Ausgewählter Auszug:
============
Das wäre wünschenswert. Sich immer wieder überlegen, wie sich der eigene Beruf und die Branche wandeln. In welche Richtung es geht. Welche Weiterbildung allenfalls sinnvoll ist, damit ich auch in Zukunft fit bin. Meine Erfahrung hat aber gezeigt, dass dies nur wenige tun. Solange sie eine Anstellung haben, kümmern sie sich nicht um ihre Arbeitsmarktfähigkeit. Dafür umso mehr, wenn sie die Stelle verlieren.

Was passiert dann?

Viele fallen aus allen Wolken, sind erstaunt und gekränkt. Viele der heute fünfzig- und sechzigjährigen Fachkräfte sind in ihrem Leben noch nie entlassen worden. Das ist ein Schock, der zu ernsthaften gesundheitlichen und familiären Problemen führen kann. Hinzu kommen Statusverlust und finanzielle Schwierigkeiten.

Was ist zu tun?

Ganz wichtig ist, dass die Betroffenen Hilfe aufsuchen. Sie erfahren so mentale Unterstützung und werden im Bewerbungsprozess begleitet. Wer sich noch nie beworben hat, ist auf Unterstützung angewiesen. Wie verfasst man zum Beispiel ein korrektes Bewerbungsdossier, das bei einer 30-Sekundensichtung nicht durchfällt? Was kommt ins Dossier rein, was nicht. Welche Kernkompetenzen, die mich für einen Job qualifizieren, kommuniziere ich? Welche selbstverständlichen Soft Skills lasse ich weg, und gewichte dafür die Hard Skills intensiver. Vor allem braucht es eine Suchstrategie. Was suche ich? Wie suche ich? Wo suche ich? Für Fachkräfte mag das klar sein, für Generalisten, und das sind viele ältere Arbeitnehmer, ist das schwieriger.

Machen es sich Stellensuchende zu einfach mit dem Erstellen einer Bewerbung?
============
Datenabschnitt:
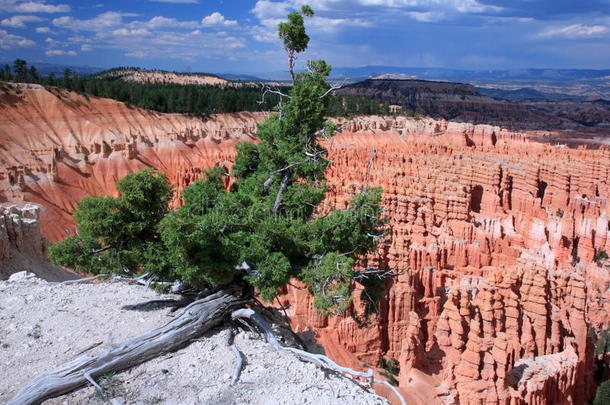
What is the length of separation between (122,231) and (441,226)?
============
Aufgabenstellung:
Zu welchen Problemen kann der Schock einer Entlassung laut dem Auszug über die Stellensuche führen?

Lösung:
Er kann zu ernsthaften gesundheitlichen und familiären Problemen führen.